O que não foi nada simples foi sair da praça de comércio após o fogo-de-artifício. Acabo o ano a dançar ao som do José Cid e a distribuir passas pelos que estão à minha volta. Começo a sentir-me espalmada e como tenho apenas um metro e meio vou acreditar que lá ao fundo existe um palco uma vez que a única coisa que vejo á minha frente é um casal que ainda não se parou de beijar desde que chegou. Invejo-os. Não pensem que os invejo pelos beijos. A razão da minha inveja é mais requintada vai mais a fundo, invejo-lhes o alheamento de tudo o que se passa à sua volta. Eu não consigo alhear-me das dores de pés e do estado de cansaço de alguém que se levantou às 6 da manhã. Ainda tenho força para uns uhhhus e  yèsssss e dar uns pulinhos de contentamento. Devoro as passas, bebo a champanhe, desejo Bom ano aos meus e aos que nos rodeiam e começo a intencionar para que ninguém queira ficar para o concerto dos xutos. O poder da intenção é do caraças e a malta decide toda ir embora. Segue a enteada mais nova, a filha mais nova, o mais que tudo e eu, todos em direcção ao rio.
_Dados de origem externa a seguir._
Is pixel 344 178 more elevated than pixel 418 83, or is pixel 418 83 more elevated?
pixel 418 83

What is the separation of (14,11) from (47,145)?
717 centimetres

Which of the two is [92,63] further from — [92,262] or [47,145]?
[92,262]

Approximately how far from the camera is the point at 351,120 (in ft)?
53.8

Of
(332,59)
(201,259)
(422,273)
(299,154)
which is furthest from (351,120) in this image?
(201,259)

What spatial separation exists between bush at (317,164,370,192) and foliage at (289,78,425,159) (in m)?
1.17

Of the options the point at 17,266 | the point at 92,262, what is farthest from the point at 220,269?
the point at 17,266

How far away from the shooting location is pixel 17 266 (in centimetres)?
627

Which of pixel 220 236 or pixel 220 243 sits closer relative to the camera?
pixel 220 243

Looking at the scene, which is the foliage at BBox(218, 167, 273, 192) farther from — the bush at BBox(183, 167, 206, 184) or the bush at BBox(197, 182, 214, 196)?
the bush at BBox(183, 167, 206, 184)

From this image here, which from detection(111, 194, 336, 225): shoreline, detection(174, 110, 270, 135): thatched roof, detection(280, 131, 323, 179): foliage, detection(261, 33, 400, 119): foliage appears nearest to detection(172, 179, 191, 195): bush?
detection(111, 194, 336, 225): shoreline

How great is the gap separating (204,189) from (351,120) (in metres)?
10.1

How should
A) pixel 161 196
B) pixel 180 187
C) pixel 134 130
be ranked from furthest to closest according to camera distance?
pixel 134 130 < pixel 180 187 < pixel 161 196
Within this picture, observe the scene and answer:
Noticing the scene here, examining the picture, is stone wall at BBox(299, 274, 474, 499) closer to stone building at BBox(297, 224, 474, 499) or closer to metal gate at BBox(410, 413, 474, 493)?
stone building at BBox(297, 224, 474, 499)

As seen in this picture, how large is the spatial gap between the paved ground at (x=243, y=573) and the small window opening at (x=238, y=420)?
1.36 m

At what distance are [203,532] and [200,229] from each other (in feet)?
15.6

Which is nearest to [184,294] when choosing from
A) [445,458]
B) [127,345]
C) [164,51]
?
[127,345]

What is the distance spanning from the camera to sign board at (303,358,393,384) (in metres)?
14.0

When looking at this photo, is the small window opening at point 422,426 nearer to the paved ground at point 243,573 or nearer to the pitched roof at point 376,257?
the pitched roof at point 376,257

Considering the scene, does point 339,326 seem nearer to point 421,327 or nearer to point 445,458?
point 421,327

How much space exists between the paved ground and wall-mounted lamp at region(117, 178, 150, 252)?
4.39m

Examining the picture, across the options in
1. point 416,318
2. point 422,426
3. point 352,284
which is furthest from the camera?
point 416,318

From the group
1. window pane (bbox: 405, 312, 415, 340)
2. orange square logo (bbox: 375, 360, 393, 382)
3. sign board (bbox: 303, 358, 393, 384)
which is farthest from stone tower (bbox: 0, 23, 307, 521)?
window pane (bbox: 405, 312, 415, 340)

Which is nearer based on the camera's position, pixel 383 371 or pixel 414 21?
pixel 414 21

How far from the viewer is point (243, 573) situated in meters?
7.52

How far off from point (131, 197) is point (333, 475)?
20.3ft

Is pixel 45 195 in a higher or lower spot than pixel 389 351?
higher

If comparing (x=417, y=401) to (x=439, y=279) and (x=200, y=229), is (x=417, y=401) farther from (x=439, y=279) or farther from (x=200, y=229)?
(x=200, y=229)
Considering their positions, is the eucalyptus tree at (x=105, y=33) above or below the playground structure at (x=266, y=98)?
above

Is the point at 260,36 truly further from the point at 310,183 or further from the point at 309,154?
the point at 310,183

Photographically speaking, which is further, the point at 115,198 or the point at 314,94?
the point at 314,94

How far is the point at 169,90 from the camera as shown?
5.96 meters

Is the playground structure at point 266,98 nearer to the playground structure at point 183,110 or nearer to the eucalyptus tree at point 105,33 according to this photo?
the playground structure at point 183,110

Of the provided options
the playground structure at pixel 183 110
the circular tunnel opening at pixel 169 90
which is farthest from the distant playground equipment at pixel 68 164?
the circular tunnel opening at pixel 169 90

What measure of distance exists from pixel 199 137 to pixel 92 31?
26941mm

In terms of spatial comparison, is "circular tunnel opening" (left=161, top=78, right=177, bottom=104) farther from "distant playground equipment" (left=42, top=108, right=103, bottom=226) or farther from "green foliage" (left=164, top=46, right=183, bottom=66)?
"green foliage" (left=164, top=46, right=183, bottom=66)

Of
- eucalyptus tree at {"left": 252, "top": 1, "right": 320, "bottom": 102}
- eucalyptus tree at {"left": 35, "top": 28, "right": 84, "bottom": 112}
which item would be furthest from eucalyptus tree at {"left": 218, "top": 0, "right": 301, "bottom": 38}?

Pelo caminho piso garrafas, tropeço em pessoas, desvio-me dos banhos de champanhe que continuam e verifico que após tanto esforço não podemos passar por ali. Viramo-nos e desta vez vai o mais que tudo a comandar, as miúdas no meio e eu no final. Somos muitos, somos cada vez mais e atravessar a praça do comércio torna-se equivalente a atravessar Lisboa de uma ponta á outra com os arredores incluídos.

 

Somos de todas as cores e feitios, velhos, novos e de meia-idade. Caminhamos perante aquilo que não é um cenário de guerra mas poderia ser. À nossa volta há gente a festejar, a beijar-se, a vomitar e a urinar onde pode.  Penso que estamos a caminho de casa mas poderíamos estar a caminhar para uma qualquer arca de Noé tal é o estado de confusão que está á nossa volta. Não foi o fim do mundo mas podia ter sido, podia mesmo ter sido.

 

O que vai ter de ser é o regresso ao trabalho e ao planeamento que promete ser demorado. Mas eu volto. Eu sei que volto!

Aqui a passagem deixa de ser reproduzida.